RocketLeague.com summarized the final standings in straightforward terms. Mock-It Esports took first place and ten thousand dollars with a roster of Miztik, Kaydop, and Fairy Peak!. FlipSid3 Tactics finished second with gReazymeister, kuxir97, and Markydooda, earning sixty five hundred dollars. The Leftovers earned four thousand for third. Northern Gaming took two thousand for fourth. Gale Force and Resonant Esports each claimed twelve hundred fifty dollars for fifth and sixth.
Legacy inside the larger Season 3 story
Because Event Chronicles focuses only on this tournament, its direct story ends when Europe’s bracket closes and the four qualifiers turn their attention to the World Championship in Los Angeles. Yet even within that boundary, RLCS Season 3 Europe left marks that lasted longer than a single season.
Mock-It’s regional title validated the decision to assemble their new roster. It confirmed Kaydop as one of the best forwards in the world and showed how quickly Fairy Peak! could turn pressure into goals at the highest level. The MVP award from league play and the regional trophy from Championship day together wrote the first complete chapter in Kaydop’s long RLCS legacy.
FlipSid3’s narrow escape against Resonant and second place finish proved that the defending world champions still had the resilience to survive best of seven pressure. The Leftovers translated a story that began with free agents scrambling for a spot into a second seed finish in league play and a third place result at Regionals.
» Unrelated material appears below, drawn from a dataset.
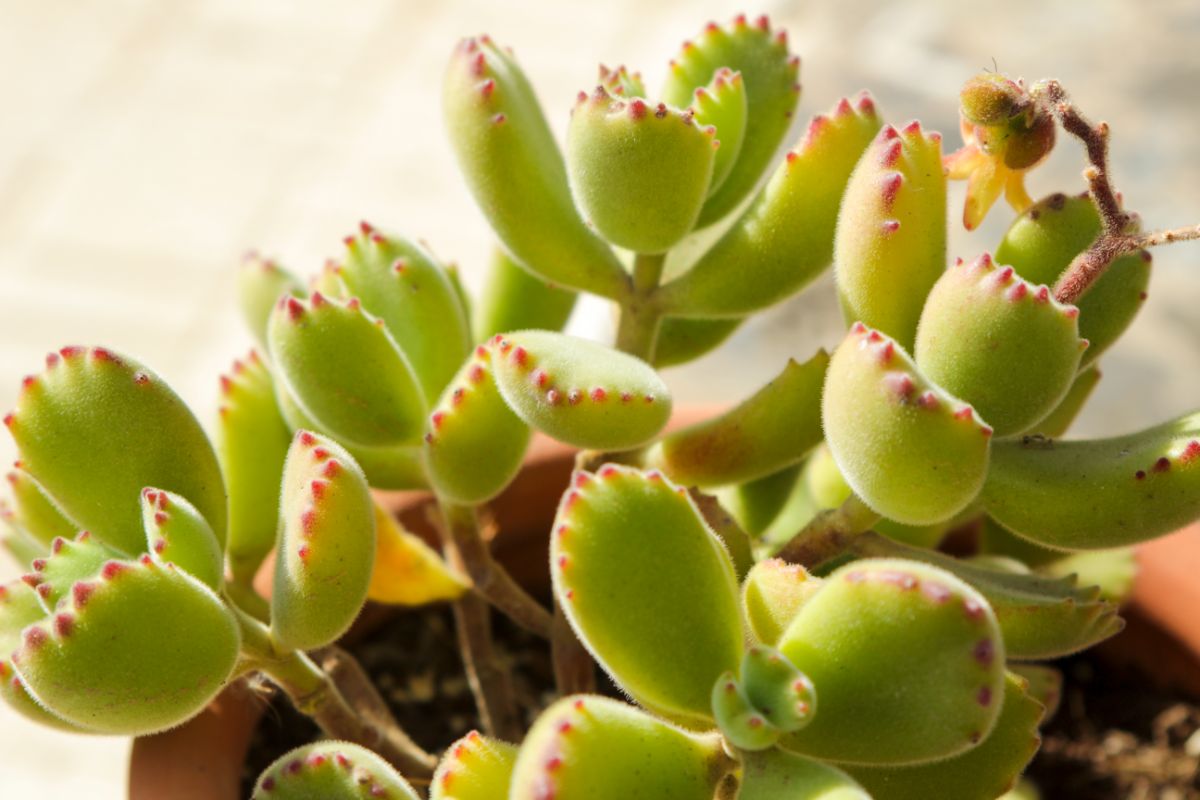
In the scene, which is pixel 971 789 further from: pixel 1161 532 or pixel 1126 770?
pixel 1126 770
Northern Gaming, though beaten in the semifinal and in the third place match, still topped the regular season table and qualified once again for the world stage.
The ZentoX ruling and PENTA’s tiebreaker journey left their own imprint. They reminded players and organizers that RLCS was governed by eligibility rules with real consequences, and that disqualifications would be resolved through structured competition whenever possible, not administrative promotion.
From a distance of years, what stands out about RLCS Season 3 Europe is how much of the region’s next era is visible inside this one season. Veteran organizations and new names shared the same bracket. A hastily formed roster called The Leftovers forced themselves into the center of the standings. A Mock-It roster that many expected to fall short of the top four instead won the region. And a ruling about an ineligible qualifier reshaped the bracket before the first league match ever began.
For esportshistorian.org’s Event Chronicles, Season 3 Europe belongs on the shelf as the moment when the early RLCS era reached full league form in Europe and, in the same breath, showed how fragile and unpredictable that structure could be.